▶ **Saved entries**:
□ □ □ □ □

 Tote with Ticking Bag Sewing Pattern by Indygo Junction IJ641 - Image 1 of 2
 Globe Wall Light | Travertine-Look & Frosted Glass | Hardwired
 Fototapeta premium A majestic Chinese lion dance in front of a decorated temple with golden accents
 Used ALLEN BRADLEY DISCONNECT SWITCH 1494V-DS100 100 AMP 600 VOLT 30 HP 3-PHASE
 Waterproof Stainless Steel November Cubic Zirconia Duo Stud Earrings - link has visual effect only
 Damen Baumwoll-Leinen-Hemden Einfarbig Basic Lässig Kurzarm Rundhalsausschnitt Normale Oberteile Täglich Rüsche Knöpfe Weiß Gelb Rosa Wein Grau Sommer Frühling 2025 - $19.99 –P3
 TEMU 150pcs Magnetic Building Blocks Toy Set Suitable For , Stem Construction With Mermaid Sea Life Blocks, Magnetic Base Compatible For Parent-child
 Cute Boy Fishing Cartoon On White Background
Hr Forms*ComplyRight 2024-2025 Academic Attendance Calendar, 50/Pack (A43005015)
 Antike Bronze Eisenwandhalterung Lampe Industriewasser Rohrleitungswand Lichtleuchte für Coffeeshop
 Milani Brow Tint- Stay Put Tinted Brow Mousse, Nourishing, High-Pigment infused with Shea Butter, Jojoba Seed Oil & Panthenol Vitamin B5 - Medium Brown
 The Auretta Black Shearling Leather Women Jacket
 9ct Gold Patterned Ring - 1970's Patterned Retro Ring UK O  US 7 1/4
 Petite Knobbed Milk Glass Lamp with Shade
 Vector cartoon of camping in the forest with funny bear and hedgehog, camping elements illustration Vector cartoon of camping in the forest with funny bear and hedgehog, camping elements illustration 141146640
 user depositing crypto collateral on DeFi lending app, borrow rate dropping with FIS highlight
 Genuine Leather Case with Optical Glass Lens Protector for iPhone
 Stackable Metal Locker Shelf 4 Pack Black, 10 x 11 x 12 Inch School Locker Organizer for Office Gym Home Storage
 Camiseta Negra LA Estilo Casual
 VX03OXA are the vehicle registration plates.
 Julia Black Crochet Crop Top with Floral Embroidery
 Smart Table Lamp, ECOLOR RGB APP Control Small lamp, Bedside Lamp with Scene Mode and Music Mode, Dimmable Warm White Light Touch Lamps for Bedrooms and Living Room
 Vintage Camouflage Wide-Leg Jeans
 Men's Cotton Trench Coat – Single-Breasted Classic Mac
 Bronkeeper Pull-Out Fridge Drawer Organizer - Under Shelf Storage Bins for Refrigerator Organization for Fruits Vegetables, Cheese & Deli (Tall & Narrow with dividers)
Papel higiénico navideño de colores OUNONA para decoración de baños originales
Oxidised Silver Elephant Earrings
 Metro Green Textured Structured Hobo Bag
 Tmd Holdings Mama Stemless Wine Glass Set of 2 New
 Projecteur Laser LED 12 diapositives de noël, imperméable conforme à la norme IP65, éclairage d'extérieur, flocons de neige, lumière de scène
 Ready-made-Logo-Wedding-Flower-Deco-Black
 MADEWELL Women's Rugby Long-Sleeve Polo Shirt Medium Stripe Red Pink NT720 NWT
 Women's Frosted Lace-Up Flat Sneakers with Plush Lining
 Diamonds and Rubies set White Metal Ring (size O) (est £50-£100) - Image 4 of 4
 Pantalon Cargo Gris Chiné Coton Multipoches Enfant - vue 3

□ □ □ □ □

▶ **Requirement**: Write out each of the records above word for word, keeping their order and putting each on its own line.

▶ **Task answer**:
 Tote with Ticking Bag Sewing Pattern by Indygo Junction IJ641 - Image 1 of 2
 Globe Wall Light | Travertine-Look & Frosted Glass | Hardwired
 Fototapeta premium A majestic Chinese lion dance in front of a decorated temple with golden accents
 Used ALLEN BRADLEY DISCONNECT SWITCH 1494V-DS100 100 AMP 600 VOLT 30 HP 3-PHASE
 Waterproof Stainless Steel November Cubic Zirconia Duo Stud Earrings - link has visual effect only
 Damen Baumwoll-Leinen-Hemden Einfarbig Basic Lässig Kurzarm Rundhalsausschnitt Normale Oberteile Täglich Rüsche Knöpfe Weiß Gelb Rosa Wein Grau Sommer Frühling 2025 - $19.99 –P3
 TEMU 150pcs Magnetic Building Blocks Toy Set Suitable For , Stem Construction With Mermaid Sea Life Blocks, Magnetic Base Compatible For Parent-child
 Cute Boy Fishing Cartoon On White Background
Hr Forms*ComplyRight 2024-2025 Academic Attendance Calendar, 50/Pack (A43005015)
 Antike Bronze Eisenwandhalterung Lampe Industriewasser Rohrleitungswand Lichtleuchte für Coffeeshop
 Milani Brow Tint- Stay Put Tinted Brow Mousse, Nourishing, High-Pigment infused with Shea Butter, Jojoba Seed Oil & Panthenol Vitamin B5 - Medium Brown
 The Auretta Black Shearling Leather Women Jacket
 9ct Gold Patterned Ring - 1970's Patterned Retro Ring UK O  US 7 1/4
 Petite Knobbed Milk Glass Lamp with Shade
 Vector cartoon of camping in the forest with funny bear and hedgehog, camping elements illustration Vector cartoon of camping in the forest with funny bear and hedgehog, camping elements illustration 141146640
 user depositing crypto collateral on DeFi lending app, borrow rate dropping with FIS highlight
 Genuine Leather Case with Optical Glass Lens Protector for iPhone
 Stackable Metal Locker Shelf 4 Pack Black, 10 x 11 x 12 Inch School Locker Organizer for Office Gym Home Storage
 Camiseta Negra LA Estilo Casual
 VX03OXA are the vehicle registration plates.
 Julia Black Crochet Crop Top with Floral Embroidery
 Smart Table Lamp, ECOLOR RGB APP Control Small lamp, Bedside Lamp with Scene Mode and Music Mode, Dimmable Warm White Light Touch Lamps for Bedrooms and Living Room
 Vintage Camouflage Wide-Leg Jeans
 Men's Cotton Trench Coat – Single-Breasted Classic Mac
 Bronkeeper Pull-Out Fridge Drawer Organizer - Under Shelf Storage Bins for Refrigerator Organization for Fruits Vegetables, Cheese & Deli (Tall & Narrow with dividers)
Papel higiénico navideño de colores OUNONA para decoración de baños originales
Oxidised Silver Elephant Earrings
 Metro Green Textured Structured Hobo Bag
 Tmd Holdings Mama Stemless Wine Glass Set of 2 New
 Projecteur Laser LED 12 diapositives de noël, imperméable conforme à la norme IP65, éclairage d'extérieur, flocons de neige, lumière de scène
 Ready-made-Logo-Wedding-Flower-Deco-Black
 MADEWELL Women's Rugby Long-Sleeve Polo Shirt Medium Stripe Red Pink NT720 NWT
 Women's Frosted Lace-Up Flat Sneakers with Plush Lining
 Diamonds and Rubies set White Metal Ring (size O) (est £50-£100) - Image 4 of 4
 Pantalon Cargo Gris Chiné Coton Multipoches Enfant - vue 3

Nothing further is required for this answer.